中学・高校時代、ぼくはサッカーが下手だった。

球技全般に対する「センス」のようなものが、まるでなかった。

力いっぱい蹴飛ばしても、ボールはぼてぼて転がるばかり。ぼくなんかよりもずっと足の細い同級生が、びっくりするほど力強いボールを蹴っている。練習が終わったあと、ひとりグラウンドに残ってシュート練習をくり返していた。

あるとき、県の選抜に選ばれるくらい上手な先輩に、どうやったら強いボールが蹴れるのか、どんな練習をすればいいのか、率直に訊いてみた。

先輩はひと言、「リフティング500回できるようになれ」と言った。

リフティングとは、サッカー選手が曲芸のようにやってみせる、足のお手玉みたいな、あの遊びめいた練習だ。それを、足の甲だけを使って500回こなせるようになりなさい。筋トレやら走り込みやらシュート練習やらの答えを想定していたぼくにとって、その答えはかなり意外なものだった。

そしてリフティングを、足の甲だけを使ったリフティングを、くる日もくる日も練習した。数ヶ月が経ったころ、「あっ、これなのかも」という感覚がつかめた気がした。

リフティングを続けるために大切なのは、つねにどんな体勢でもボールの中心をとらえる技術だ。その中心さえ蹴ってあげれば、ボールは素直にまっすぐ上に飛ぶ。1センチでも中心を外すと、横やナナメに飛んでいく。

リフティングという遊びのなかで、「足の甲でボールの中心をとらえる感覚」を覚えたぼくは、練習中も試合中も、以前よりは強く、正確にボールを蹴れるようになった。それは脚力とはほとんど関係のない、そして「感覚」として覚える以外にない、ボールと仲良くなるコツだった。

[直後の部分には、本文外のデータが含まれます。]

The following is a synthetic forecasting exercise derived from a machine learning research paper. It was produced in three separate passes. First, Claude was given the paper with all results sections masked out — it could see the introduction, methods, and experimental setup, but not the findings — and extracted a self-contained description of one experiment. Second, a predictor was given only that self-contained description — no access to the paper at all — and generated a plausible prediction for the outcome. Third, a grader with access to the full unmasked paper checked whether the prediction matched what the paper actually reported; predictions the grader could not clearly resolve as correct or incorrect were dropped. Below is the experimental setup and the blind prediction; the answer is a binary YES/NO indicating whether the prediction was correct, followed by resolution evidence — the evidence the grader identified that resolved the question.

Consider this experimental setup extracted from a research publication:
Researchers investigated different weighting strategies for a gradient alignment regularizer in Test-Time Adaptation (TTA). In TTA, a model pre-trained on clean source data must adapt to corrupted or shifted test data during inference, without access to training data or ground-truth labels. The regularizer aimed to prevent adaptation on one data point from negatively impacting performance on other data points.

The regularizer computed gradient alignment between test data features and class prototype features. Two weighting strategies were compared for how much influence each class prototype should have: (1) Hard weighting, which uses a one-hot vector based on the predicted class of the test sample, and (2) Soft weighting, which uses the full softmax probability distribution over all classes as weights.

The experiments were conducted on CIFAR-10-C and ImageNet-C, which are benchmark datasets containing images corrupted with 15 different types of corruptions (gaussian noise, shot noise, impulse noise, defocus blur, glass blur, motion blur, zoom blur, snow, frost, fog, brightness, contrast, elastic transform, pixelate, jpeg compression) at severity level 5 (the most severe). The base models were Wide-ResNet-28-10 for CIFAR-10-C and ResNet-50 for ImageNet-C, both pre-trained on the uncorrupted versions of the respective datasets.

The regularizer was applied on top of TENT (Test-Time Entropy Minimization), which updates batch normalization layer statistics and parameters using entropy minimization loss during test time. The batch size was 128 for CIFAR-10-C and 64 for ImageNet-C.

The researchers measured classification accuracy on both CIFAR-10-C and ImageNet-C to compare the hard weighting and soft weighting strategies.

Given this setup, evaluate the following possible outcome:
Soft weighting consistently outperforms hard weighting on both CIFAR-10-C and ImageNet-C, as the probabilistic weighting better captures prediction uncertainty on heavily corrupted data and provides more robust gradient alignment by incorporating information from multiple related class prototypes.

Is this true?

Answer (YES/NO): NO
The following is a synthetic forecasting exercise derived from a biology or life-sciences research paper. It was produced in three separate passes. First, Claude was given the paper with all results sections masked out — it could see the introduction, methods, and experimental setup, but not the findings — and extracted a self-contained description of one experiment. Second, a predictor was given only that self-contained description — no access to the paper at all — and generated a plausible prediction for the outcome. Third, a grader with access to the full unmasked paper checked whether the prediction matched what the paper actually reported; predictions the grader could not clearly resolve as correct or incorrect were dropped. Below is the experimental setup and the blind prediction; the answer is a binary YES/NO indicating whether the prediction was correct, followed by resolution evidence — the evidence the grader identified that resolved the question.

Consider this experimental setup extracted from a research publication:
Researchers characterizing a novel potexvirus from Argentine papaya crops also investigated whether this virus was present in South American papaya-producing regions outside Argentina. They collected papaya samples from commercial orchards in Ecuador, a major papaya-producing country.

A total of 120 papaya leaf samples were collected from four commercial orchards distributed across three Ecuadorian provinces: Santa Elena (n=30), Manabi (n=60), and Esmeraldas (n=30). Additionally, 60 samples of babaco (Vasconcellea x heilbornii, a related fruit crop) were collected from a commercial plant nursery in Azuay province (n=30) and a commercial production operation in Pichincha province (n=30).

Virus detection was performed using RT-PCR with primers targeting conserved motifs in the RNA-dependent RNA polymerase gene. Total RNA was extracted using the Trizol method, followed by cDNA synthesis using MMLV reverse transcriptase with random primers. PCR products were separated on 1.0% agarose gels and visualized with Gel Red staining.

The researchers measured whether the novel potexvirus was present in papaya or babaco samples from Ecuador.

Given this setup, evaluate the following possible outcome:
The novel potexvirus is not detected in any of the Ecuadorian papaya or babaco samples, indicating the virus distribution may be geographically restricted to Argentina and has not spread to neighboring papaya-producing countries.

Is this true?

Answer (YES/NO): YES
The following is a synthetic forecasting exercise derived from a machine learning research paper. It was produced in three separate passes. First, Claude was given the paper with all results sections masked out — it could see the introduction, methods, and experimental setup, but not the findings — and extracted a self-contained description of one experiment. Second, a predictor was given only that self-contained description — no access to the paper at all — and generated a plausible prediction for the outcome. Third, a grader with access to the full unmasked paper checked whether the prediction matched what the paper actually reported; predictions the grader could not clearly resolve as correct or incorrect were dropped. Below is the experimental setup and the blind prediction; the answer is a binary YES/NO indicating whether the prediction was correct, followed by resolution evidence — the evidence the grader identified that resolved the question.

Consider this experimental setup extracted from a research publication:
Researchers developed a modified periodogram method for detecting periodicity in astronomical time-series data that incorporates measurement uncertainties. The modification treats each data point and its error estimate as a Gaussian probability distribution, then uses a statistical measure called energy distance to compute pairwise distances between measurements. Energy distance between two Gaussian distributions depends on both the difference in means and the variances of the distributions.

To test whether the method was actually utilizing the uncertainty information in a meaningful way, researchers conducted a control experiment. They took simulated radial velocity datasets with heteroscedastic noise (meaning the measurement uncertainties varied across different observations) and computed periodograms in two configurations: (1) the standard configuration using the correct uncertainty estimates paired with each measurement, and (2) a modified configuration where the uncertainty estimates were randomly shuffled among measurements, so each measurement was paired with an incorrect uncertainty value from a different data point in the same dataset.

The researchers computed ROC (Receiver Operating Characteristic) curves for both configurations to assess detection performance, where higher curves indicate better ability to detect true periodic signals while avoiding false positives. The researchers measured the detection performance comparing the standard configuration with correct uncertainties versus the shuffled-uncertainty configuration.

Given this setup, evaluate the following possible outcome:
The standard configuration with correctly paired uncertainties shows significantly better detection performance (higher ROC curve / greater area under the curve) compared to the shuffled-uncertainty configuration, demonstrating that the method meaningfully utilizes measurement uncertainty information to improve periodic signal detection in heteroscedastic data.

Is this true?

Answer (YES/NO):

たぶんどんな仕事にも、そしてライターの仕事にも、「ボールの中心をとらえる感覚」みたいなものがあるのだと思う。端から見れば曲芸のような、論理的には説明のむずかしいような、感覚としてしか身につけられないけれども「センス」とも違う、技術と感覚の中間に位置するものがあるはずだ。

「ボールの中心を蹴りなさい」と原則を説かれても、それだけでは体得できない。なにかリフティング的な発明が必要だなあ、それはどこにあるんだろうなあ、とずっと思っている。